In this paper, dynamics of pushing process based on V-shape cantilevered atomic force microscopy (VSC-AFM) is studied and the effect of VSC-AFM on required force and time of nanoparticle manipulation is discussed. The VSC is proved to be the most popular design, and the present model offers a more accurate estimation of nanoparticle displacement in pushing based on VSC-AFM. The proposed model takes both adhesion and normal friction forces into account. Pull-off forces are modeled using the Johnson–Kendall–Roberts model. Cantilever forces are modeled using various proposed stiffness models including Butt, Sader, and Neumeister and Ducker (ND) equations for normal stiffness Kz, and Hazel, ND equations for torsional stiffness Kθ, and lateral stiffness Ky by Sader et al. Results of simulations show that the assumption of parallel beam approximation theory is not accurate enough and therefore, it is not suitable for estimation of VSC stiffness in manipulation purposes.
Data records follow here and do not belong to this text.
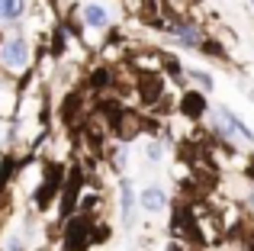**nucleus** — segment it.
Instances as JSON below:
<instances>
[{
  "mask_svg": "<svg viewBox=\"0 0 254 251\" xmlns=\"http://www.w3.org/2000/svg\"><path fill=\"white\" fill-rule=\"evenodd\" d=\"M0 62L6 64V68H13V71H19L26 64V42L23 39H6V42H0Z\"/></svg>",
  "mask_w": 254,
  "mask_h": 251,
  "instance_id": "nucleus-1",
  "label": "nucleus"
},
{
  "mask_svg": "<svg viewBox=\"0 0 254 251\" xmlns=\"http://www.w3.org/2000/svg\"><path fill=\"white\" fill-rule=\"evenodd\" d=\"M142 203H145V209H161L164 206V190H158V187H148L145 190V196H142Z\"/></svg>",
  "mask_w": 254,
  "mask_h": 251,
  "instance_id": "nucleus-5",
  "label": "nucleus"
},
{
  "mask_svg": "<svg viewBox=\"0 0 254 251\" xmlns=\"http://www.w3.org/2000/svg\"><path fill=\"white\" fill-rule=\"evenodd\" d=\"M203 107H206V103H203V97H199V94H187L184 97V113L187 116H199V113H203Z\"/></svg>",
  "mask_w": 254,
  "mask_h": 251,
  "instance_id": "nucleus-7",
  "label": "nucleus"
},
{
  "mask_svg": "<svg viewBox=\"0 0 254 251\" xmlns=\"http://www.w3.org/2000/svg\"><path fill=\"white\" fill-rule=\"evenodd\" d=\"M84 19L90 26H106V10L103 6H84Z\"/></svg>",
  "mask_w": 254,
  "mask_h": 251,
  "instance_id": "nucleus-8",
  "label": "nucleus"
},
{
  "mask_svg": "<svg viewBox=\"0 0 254 251\" xmlns=\"http://www.w3.org/2000/svg\"><path fill=\"white\" fill-rule=\"evenodd\" d=\"M0 19H3V0H0Z\"/></svg>",
  "mask_w": 254,
  "mask_h": 251,
  "instance_id": "nucleus-13",
  "label": "nucleus"
},
{
  "mask_svg": "<svg viewBox=\"0 0 254 251\" xmlns=\"http://www.w3.org/2000/svg\"><path fill=\"white\" fill-rule=\"evenodd\" d=\"M123 209H126V216H129V209H132V190L129 187H123Z\"/></svg>",
  "mask_w": 254,
  "mask_h": 251,
  "instance_id": "nucleus-10",
  "label": "nucleus"
},
{
  "mask_svg": "<svg viewBox=\"0 0 254 251\" xmlns=\"http://www.w3.org/2000/svg\"><path fill=\"white\" fill-rule=\"evenodd\" d=\"M174 36H177V42H184V45H199L203 39H199V32L193 29V26H177L174 29Z\"/></svg>",
  "mask_w": 254,
  "mask_h": 251,
  "instance_id": "nucleus-6",
  "label": "nucleus"
},
{
  "mask_svg": "<svg viewBox=\"0 0 254 251\" xmlns=\"http://www.w3.org/2000/svg\"><path fill=\"white\" fill-rule=\"evenodd\" d=\"M251 206H254V193H251Z\"/></svg>",
  "mask_w": 254,
  "mask_h": 251,
  "instance_id": "nucleus-14",
  "label": "nucleus"
},
{
  "mask_svg": "<svg viewBox=\"0 0 254 251\" xmlns=\"http://www.w3.org/2000/svg\"><path fill=\"white\" fill-rule=\"evenodd\" d=\"M23 0H3V19H16L23 13Z\"/></svg>",
  "mask_w": 254,
  "mask_h": 251,
  "instance_id": "nucleus-9",
  "label": "nucleus"
},
{
  "mask_svg": "<svg viewBox=\"0 0 254 251\" xmlns=\"http://www.w3.org/2000/svg\"><path fill=\"white\" fill-rule=\"evenodd\" d=\"M193 77H196V81H203V84H209V74H203V71H190Z\"/></svg>",
  "mask_w": 254,
  "mask_h": 251,
  "instance_id": "nucleus-12",
  "label": "nucleus"
},
{
  "mask_svg": "<svg viewBox=\"0 0 254 251\" xmlns=\"http://www.w3.org/2000/svg\"><path fill=\"white\" fill-rule=\"evenodd\" d=\"M216 120H219V126H222V129L229 132V135H238V138H245V142H248V138H254L248 126H245V123H238L235 116H232V113H225V110H219V113H216Z\"/></svg>",
  "mask_w": 254,
  "mask_h": 251,
  "instance_id": "nucleus-2",
  "label": "nucleus"
},
{
  "mask_svg": "<svg viewBox=\"0 0 254 251\" xmlns=\"http://www.w3.org/2000/svg\"><path fill=\"white\" fill-rule=\"evenodd\" d=\"M251 174H254V164H251Z\"/></svg>",
  "mask_w": 254,
  "mask_h": 251,
  "instance_id": "nucleus-15",
  "label": "nucleus"
},
{
  "mask_svg": "<svg viewBox=\"0 0 254 251\" xmlns=\"http://www.w3.org/2000/svg\"><path fill=\"white\" fill-rule=\"evenodd\" d=\"M87 239H90V229H87V222H74V226L68 229V251H81L87 245Z\"/></svg>",
  "mask_w": 254,
  "mask_h": 251,
  "instance_id": "nucleus-3",
  "label": "nucleus"
},
{
  "mask_svg": "<svg viewBox=\"0 0 254 251\" xmlns=\"http://www.w3.org/2000/svg\"><path fill=\"white\" fill-rule=\"evenodd\" d=\"M103 81H110V74H106V71H97V74H93V87H103Z\"/></svg>",
  "mask_w": 254,
  "mask_h": 251,
  "instance_id": "nucleus-11",
  "label": "nucleus"
},
{
  "mask_svg": "<svg viewBox=\"0 0 254 251\" xmlns=\"http://www.w3.org/2000/svg\"><path fill=\"white\" fill-rule=\"evenodd\" d=\"M174 226H177V232H187L193 242H199V229H196V222H193V216H190V213H184V209H180V213H177V222H174Z\"/></svg>",
  "mask_w": 254,
  "mask_h": 251,
  "instance_id": "nucleus-4",
  "label": "nucleus"
}]
</instances>
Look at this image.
Moreover, in nanoparticle pushing based on VSC-AFM, the required pushing force is decreased in comparison with the obtained values based on rectangular cantilevered AFM (RC-AFM). The nanoparticle begins to move very soon with a VSC-AFM in comparison with a practically similar RC-AFM. Furthermore, as a comparison between torsional stiffness equations, ND and Hazel equations are examined. It is observed that Hazel equation are overestimated the torsional stiffness in comparison with ND.